Medien-Kollektiv zur audivisuellen Selbstbestimmung im Südosten von Mexiko und im Hochland von Guatemala.
So beginnt kommunitäres Kino: Interessierte erlernen das technische Know-How der Videoprojektion und machen sich auf die Suche nach Filmen von kollektivem Interesse, erstellen Programme, schlagen sie in den Dörfern vor und planen die Reiserouten des Wanderkinos. Vormittags gelangt Kinoki Lumal mit öffentlichen Verkehrsmitteln oder zu Fuß in abgelegene Dörfer und beginnt nachmittags mit den Vorbereitungen der Vorführung. Die Leute werden zusammengerufen, der Dorflautsprecher kündigt die Ankunft des Trage-Kinos, des Kino Mekapal, an. Wenn es dunkel wird, beginnt die Vorstellung, unter dem bestirnten Himmel, wenn es das Wetter erlaubt, oder unter Dach, in der Schule oder im größten Gemeinschaftshaus, das manchmal die Dorfkirche selbst ist.

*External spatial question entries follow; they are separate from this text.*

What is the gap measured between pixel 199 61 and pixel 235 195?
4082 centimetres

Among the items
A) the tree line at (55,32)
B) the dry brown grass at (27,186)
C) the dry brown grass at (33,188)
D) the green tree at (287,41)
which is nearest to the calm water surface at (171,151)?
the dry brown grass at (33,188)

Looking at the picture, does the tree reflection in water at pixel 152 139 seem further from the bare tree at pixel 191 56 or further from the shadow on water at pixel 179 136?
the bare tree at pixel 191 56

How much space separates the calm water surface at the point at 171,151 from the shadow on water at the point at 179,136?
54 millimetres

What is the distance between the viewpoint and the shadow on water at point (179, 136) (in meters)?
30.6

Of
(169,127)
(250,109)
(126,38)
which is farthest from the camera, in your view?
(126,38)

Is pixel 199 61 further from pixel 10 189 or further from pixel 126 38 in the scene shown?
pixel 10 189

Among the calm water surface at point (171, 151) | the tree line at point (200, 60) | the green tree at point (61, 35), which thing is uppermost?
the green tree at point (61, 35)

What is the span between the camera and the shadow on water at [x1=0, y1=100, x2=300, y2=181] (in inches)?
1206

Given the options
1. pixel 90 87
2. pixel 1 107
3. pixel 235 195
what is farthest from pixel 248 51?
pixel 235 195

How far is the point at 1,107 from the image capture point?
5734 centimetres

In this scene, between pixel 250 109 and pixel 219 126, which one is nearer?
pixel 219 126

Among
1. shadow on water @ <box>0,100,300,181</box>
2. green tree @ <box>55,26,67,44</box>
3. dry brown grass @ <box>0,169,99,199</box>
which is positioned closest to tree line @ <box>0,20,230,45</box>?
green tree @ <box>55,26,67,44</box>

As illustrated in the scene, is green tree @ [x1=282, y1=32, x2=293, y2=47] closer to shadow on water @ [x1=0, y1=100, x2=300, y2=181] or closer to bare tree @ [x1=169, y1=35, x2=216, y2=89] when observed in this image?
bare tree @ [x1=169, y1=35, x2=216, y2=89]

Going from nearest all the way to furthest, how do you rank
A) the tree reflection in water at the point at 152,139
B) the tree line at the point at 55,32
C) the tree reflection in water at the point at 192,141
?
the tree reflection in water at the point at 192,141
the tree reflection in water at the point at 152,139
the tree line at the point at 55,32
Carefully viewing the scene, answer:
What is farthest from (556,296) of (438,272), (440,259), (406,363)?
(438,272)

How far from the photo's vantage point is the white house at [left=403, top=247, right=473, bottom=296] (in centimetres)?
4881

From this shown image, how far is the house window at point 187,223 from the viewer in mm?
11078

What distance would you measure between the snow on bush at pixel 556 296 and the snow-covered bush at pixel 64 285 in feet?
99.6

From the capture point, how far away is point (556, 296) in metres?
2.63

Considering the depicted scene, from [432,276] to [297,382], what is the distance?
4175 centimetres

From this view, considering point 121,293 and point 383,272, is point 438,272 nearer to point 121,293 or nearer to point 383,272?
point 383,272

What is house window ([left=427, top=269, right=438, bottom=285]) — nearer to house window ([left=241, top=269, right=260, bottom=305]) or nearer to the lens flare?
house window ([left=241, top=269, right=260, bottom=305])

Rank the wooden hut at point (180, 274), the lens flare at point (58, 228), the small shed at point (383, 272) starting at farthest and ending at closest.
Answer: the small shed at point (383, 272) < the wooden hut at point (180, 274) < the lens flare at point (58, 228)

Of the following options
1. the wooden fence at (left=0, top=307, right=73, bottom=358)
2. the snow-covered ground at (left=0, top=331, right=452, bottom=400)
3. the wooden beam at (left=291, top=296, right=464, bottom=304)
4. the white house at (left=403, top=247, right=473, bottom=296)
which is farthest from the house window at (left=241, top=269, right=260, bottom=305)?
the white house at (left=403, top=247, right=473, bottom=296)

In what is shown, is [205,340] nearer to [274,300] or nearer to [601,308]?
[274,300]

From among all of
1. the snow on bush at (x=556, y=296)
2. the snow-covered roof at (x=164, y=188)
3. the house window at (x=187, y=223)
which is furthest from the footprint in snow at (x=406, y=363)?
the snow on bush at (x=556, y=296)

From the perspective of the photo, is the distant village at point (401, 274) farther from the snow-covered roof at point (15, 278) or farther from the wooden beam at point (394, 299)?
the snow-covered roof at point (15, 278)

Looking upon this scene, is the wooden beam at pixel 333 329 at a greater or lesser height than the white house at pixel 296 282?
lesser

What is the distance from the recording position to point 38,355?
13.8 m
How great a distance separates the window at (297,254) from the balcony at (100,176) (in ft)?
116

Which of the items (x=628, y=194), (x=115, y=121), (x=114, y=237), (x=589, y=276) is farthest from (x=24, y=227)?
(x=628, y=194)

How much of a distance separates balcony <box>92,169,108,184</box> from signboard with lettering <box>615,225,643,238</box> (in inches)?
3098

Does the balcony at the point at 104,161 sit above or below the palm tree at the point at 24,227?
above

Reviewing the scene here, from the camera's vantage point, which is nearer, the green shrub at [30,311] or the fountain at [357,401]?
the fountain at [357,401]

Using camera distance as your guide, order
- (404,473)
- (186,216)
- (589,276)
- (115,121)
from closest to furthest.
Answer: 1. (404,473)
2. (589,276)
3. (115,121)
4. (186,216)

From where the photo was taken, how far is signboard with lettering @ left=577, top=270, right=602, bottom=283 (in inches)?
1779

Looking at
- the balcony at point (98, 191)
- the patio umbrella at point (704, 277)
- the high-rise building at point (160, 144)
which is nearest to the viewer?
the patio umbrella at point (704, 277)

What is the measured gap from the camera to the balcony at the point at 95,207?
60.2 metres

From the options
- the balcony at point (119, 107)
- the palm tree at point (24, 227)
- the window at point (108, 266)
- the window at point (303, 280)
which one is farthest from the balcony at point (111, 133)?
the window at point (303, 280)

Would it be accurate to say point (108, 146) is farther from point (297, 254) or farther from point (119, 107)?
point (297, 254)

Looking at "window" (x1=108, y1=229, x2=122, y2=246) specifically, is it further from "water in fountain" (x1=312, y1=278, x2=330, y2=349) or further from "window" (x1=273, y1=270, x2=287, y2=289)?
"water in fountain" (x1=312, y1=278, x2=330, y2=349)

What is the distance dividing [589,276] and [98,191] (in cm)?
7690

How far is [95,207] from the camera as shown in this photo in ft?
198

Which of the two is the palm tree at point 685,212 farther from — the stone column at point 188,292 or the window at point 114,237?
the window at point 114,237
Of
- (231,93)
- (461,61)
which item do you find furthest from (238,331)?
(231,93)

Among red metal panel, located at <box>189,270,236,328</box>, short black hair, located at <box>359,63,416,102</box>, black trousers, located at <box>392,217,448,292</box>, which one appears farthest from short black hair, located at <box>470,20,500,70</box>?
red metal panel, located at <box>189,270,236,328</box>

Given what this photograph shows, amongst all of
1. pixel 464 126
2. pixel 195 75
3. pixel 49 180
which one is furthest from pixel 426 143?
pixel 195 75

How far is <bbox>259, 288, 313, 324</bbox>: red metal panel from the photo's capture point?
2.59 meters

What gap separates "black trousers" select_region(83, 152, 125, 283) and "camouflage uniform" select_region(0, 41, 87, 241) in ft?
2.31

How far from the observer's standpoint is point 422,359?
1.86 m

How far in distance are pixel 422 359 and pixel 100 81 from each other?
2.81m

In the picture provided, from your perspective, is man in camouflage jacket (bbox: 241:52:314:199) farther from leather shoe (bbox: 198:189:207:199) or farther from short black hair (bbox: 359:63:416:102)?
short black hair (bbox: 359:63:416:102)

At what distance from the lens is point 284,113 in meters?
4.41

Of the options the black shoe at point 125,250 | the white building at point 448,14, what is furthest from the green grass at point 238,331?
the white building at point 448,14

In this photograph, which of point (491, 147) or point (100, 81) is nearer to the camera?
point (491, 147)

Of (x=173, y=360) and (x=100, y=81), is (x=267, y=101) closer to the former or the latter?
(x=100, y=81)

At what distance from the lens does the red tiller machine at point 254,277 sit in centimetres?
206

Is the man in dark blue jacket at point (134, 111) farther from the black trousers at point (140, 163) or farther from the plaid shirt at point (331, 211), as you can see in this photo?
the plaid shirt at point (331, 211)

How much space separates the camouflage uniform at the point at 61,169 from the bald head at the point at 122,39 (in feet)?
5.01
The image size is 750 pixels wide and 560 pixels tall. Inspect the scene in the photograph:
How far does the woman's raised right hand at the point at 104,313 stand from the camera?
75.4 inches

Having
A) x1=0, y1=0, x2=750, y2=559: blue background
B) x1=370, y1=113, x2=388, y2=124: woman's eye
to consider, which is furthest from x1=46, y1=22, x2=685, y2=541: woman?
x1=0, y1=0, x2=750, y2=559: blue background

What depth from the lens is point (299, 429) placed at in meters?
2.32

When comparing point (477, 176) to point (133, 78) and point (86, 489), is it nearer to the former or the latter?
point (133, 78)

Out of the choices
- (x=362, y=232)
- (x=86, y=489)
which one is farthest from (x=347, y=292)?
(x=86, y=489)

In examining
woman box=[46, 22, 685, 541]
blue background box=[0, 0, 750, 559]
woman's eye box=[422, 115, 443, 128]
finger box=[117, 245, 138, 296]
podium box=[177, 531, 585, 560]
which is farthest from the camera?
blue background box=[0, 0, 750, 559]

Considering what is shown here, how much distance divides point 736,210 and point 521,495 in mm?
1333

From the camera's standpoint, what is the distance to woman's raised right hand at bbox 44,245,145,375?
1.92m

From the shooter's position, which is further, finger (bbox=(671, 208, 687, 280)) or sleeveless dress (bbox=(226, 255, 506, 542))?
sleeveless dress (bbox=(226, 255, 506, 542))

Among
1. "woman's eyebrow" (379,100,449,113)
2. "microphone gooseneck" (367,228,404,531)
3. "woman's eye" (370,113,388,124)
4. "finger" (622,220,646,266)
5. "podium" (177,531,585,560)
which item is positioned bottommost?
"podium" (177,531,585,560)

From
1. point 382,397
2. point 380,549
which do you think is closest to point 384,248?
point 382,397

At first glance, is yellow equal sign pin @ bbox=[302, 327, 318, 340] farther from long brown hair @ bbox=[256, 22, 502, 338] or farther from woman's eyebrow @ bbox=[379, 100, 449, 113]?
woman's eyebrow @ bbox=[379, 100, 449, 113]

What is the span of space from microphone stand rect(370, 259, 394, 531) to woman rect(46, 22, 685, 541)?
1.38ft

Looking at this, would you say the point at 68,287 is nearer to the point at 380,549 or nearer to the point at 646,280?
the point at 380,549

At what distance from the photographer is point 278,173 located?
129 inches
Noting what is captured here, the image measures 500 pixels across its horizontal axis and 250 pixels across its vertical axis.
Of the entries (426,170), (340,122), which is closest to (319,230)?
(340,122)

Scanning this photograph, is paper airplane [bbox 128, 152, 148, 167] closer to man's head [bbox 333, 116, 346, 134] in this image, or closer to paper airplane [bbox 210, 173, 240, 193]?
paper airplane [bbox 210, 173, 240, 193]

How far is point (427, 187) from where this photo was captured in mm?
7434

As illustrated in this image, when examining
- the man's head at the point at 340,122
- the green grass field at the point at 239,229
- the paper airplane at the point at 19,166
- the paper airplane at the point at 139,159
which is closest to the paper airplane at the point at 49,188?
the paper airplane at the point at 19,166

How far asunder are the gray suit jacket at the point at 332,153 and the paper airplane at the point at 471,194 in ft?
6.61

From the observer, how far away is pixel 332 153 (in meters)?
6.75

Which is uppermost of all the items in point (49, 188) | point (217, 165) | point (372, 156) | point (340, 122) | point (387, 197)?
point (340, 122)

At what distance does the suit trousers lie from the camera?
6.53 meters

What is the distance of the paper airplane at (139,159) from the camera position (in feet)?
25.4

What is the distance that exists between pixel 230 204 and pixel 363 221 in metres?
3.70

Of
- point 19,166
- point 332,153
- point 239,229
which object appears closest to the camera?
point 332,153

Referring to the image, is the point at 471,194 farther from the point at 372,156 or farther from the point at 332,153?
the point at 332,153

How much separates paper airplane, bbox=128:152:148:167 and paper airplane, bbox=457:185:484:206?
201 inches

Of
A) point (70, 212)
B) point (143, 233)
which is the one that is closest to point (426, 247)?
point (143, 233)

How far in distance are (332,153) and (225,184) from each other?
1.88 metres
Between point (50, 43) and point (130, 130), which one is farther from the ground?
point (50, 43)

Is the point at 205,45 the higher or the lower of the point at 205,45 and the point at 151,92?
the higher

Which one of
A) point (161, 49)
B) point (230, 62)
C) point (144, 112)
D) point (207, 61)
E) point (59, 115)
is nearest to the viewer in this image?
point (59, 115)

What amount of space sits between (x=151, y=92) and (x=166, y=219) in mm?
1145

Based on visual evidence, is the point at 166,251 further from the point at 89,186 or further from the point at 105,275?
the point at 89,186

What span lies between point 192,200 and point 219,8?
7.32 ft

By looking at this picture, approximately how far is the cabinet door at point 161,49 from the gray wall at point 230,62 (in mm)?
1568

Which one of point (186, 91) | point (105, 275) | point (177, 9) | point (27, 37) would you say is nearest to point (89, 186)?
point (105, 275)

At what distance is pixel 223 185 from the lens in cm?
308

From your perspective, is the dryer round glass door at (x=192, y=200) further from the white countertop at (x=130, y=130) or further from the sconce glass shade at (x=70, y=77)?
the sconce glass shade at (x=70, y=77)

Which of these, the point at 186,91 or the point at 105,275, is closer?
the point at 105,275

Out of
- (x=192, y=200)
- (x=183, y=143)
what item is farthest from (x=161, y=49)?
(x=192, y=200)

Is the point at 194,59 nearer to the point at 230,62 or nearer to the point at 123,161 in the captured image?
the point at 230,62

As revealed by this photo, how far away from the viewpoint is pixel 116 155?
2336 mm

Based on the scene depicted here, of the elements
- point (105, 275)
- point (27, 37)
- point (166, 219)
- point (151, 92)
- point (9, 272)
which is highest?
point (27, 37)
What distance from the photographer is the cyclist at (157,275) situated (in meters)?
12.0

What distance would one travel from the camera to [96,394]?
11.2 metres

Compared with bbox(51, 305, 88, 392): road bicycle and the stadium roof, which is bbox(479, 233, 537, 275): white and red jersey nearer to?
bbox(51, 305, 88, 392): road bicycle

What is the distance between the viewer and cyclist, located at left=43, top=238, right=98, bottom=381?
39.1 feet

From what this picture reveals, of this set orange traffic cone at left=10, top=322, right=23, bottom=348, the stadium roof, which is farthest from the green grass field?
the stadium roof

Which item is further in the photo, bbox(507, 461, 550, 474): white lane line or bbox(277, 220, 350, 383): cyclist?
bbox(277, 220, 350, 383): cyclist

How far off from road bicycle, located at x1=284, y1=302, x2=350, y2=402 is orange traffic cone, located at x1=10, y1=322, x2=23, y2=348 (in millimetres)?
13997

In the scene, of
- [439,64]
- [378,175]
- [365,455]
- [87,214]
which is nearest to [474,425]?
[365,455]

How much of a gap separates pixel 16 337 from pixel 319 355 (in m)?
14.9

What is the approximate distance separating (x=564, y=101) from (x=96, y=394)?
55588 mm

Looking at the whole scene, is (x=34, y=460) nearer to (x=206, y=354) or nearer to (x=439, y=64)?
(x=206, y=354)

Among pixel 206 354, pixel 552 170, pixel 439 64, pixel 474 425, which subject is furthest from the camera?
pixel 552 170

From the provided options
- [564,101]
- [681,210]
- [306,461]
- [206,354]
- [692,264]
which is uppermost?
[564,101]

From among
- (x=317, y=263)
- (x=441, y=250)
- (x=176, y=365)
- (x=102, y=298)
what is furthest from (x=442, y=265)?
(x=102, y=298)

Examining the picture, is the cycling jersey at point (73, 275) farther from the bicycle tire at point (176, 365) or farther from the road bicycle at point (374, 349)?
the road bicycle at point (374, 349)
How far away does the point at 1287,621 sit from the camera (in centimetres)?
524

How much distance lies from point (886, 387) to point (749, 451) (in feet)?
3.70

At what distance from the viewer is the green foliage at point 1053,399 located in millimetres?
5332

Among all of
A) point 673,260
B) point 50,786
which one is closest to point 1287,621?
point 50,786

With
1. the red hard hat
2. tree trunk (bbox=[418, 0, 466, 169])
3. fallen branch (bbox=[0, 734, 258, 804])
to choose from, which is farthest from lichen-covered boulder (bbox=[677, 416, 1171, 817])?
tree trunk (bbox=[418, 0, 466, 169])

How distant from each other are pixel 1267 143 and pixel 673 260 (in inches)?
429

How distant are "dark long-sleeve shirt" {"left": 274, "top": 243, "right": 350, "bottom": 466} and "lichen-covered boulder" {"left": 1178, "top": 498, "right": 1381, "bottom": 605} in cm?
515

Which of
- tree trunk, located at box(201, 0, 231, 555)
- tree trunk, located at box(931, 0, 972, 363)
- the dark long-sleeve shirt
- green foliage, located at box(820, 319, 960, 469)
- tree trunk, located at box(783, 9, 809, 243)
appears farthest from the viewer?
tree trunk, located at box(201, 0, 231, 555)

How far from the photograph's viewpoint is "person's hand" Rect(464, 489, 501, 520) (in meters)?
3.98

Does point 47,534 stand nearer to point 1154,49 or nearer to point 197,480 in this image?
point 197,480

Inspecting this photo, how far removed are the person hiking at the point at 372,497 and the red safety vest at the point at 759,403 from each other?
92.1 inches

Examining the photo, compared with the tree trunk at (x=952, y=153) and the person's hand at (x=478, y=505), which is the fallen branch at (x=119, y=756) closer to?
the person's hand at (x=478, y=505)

So ist Kino vielen zugänglich und die Vorstellungen enden selten vor Mitternacht.
Die Ankunft des Kino Mekapal ist meist der erste Kontakt der DorfbewohnerInnen mit dem Medium Film. Fernsehen gibt es kaum und entfernte Kinos sind für die BäuerInnen unerschwinglich. Die Wirkung, die das Wanderkino auf das soziale Leben in den Dörfern ausübt ist enorm: Kino vermag die Leute ohne Rücksicht auf politische, ideologische, religiöse oder geschlechtsspezifische Unterschiede zu versammeln. So wird jede Vorstellung des Kino Mekapal zu einem kleinen Beitrag zur Wiederverknüpfung zerissener sozialer Netze und zur Versöhnung in den durch den Krieg gespaltenen Dorfgemeinschaften. Die Leute schätzen das Kino als Medium transparenter Information und als intelligente Form der Unterhaltung.
Aufgrund des grossen Interesses, das die Leute den Vorstellungen von Kinoki Lumals Wanderkino entgegenbringen, entwickelte es sich in kurzer Zeit beträchtlich weiter: Bald wurden Workshops zu Bild- und Tonaufnahme veranstaltet und so entstanden Reportagen in den besuchten Gemeinden. Diese Filme werden später in den Dörfern wieder vorgeführt und sind ein wichtiger Schritt in der audiovisuellen Selbstbestimmung der indigenen BäuerInnen. Sie selbst bestimmen Form und Inhalt der Dokumentationen und ermöglichen so die Kommunikation zwischen allen Beteiligten. Dabei werden sie zu SchöpferInnen und DarstellerInnen ihrer eigenen Geschichte und Erfahrung.